Go and check the number of things I have said on that.

Your official position has been that there is need for a commission of inquiry?
Yes. So that we get out of all the speculation because Museveni is the one who was talking about it. He is the President. We work with Parliament, we establish one.

What did you make of the Kyankwanzi events where NRM legislators proclaimed Museveni sole party candidate in 2016?
Personally, I am happy about what happened in Kyankwanzi because it weakens the ruling party and it plays to our advantage. This is because if you do not have an organisation that has got internal democratic systems and you build it based on deception, manipulation and coercion, eventually when it is out of power, it will simply disintegrate. History has shown that over and over.

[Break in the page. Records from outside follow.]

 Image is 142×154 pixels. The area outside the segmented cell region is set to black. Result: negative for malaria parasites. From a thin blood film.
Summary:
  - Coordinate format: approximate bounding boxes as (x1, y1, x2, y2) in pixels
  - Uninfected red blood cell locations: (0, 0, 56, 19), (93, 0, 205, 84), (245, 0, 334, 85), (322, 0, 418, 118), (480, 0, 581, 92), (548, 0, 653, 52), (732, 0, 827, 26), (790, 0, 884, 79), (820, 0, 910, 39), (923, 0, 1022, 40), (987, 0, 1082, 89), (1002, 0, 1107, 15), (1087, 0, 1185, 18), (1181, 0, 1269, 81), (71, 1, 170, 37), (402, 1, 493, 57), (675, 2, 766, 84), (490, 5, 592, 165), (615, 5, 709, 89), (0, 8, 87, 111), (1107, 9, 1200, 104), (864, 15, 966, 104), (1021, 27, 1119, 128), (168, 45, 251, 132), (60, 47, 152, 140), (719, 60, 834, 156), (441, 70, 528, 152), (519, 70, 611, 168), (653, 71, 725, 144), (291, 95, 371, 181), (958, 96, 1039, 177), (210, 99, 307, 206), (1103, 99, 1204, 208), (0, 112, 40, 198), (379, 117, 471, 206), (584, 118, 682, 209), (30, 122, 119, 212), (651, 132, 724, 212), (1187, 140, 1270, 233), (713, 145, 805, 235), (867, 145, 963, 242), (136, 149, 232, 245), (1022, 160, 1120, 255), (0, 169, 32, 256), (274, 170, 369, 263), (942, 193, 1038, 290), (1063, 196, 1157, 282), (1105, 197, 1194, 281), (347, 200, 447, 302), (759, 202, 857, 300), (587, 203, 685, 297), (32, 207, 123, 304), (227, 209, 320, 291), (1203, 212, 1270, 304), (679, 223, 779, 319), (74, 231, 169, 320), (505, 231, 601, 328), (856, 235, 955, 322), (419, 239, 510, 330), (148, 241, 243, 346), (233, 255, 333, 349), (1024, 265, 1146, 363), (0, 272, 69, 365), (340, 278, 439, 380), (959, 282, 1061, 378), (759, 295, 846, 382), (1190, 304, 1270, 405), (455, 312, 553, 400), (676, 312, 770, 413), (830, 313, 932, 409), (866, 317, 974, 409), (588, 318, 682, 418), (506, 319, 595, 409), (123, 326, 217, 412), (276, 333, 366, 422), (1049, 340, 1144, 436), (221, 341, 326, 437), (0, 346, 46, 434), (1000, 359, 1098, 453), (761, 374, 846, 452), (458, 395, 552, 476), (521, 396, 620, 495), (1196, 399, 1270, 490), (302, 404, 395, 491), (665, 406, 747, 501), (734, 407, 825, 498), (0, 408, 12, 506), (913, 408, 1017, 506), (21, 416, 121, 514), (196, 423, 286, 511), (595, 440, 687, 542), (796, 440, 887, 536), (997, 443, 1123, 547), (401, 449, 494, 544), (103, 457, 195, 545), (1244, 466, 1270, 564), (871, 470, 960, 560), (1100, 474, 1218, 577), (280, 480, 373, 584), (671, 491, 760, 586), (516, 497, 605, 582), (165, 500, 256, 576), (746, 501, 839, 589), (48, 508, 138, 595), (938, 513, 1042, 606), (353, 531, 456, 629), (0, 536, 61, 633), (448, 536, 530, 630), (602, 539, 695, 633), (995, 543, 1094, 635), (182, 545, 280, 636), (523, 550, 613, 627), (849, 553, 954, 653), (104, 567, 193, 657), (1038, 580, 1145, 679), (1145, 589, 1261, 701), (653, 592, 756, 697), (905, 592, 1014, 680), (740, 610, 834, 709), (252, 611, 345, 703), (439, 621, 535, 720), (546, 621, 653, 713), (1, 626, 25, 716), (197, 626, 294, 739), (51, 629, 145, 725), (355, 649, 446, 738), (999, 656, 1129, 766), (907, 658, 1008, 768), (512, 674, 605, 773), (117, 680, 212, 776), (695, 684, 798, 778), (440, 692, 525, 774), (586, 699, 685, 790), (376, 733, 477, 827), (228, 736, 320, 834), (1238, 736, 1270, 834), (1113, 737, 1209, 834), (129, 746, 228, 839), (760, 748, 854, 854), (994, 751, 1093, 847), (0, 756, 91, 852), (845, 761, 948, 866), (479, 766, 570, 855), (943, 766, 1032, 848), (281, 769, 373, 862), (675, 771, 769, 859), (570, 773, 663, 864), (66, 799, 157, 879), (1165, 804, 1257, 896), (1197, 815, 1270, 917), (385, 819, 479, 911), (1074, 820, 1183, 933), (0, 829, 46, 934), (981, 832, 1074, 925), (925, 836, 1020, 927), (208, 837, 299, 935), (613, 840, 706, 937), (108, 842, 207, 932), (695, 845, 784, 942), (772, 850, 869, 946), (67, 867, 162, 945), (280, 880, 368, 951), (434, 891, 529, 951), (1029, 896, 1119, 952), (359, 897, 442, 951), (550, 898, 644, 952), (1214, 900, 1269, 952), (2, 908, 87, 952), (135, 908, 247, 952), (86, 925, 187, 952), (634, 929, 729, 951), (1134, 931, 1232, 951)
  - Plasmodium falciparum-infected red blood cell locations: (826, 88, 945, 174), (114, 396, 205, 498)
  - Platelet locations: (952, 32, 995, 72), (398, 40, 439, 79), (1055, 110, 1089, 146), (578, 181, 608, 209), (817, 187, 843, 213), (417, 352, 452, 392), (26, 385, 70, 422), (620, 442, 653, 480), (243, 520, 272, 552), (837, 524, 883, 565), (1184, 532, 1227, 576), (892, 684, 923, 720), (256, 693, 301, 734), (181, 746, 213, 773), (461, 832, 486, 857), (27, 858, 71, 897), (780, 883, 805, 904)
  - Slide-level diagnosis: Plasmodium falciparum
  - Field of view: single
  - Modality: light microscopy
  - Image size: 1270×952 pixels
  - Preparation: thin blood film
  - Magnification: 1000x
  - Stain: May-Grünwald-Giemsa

How do the Kyankwanzi declarations weaken the ruling party because NRM thinks Museveni is their best bet on the ballot in 2016?
You think those 190 people [over 200 NRM MPs signed] who put their signatures on that paper had their heart in it? That is one. Two, all over the country, people who are in NRM, you think all of them are sycophants. Don’t you think that there are people who are in the Movement who are really now worried by such developments. I believe there are many people who are in the Movement who become disenchanted because of that. Is that to our advantage or disadvantage? It is to our advantage, of course, depending on what we ourselves do.

Don’t you think we are running into that risk of a catastrophe in the event that the NRM implodes?
Why do you think we are working day and night? To ensure that even when that happens, there is a force that can come out and speak in one voice and that it is a force that will also have built trust in the population, it is a force that can give hope to the population. That is not physical. Because, if we have leaders in a political organisation all of them speaking in one voice, that gives that political organisation the trust that the people would put into it.
That is what it takes, for people to look at a number of leaders and know that these people are together. They care for the country. They understand the direction which the country should take and they are ready to make sacrifices to move the country in that direction.

when Muntu left NRM
In 2010, Maj Gen Mugisha Muntu told his supporters in Mbale that he was sacked from his position as army commander in 1998 because he protested against deviating from the original NRM ideology that took them to the bush.
Gen Muntu said he joined the struggle to liberate Uganda from bad governance, corruption, vote-rigging and ushered it into a democratic state based on the principles of rule of law in 1986 but was disappointed to see this achievement vanish just 10 years after they had captured power from the dictators.
In 2008, Muntu unsuccessfully contested for the party’s presidency against Kizza Besigye.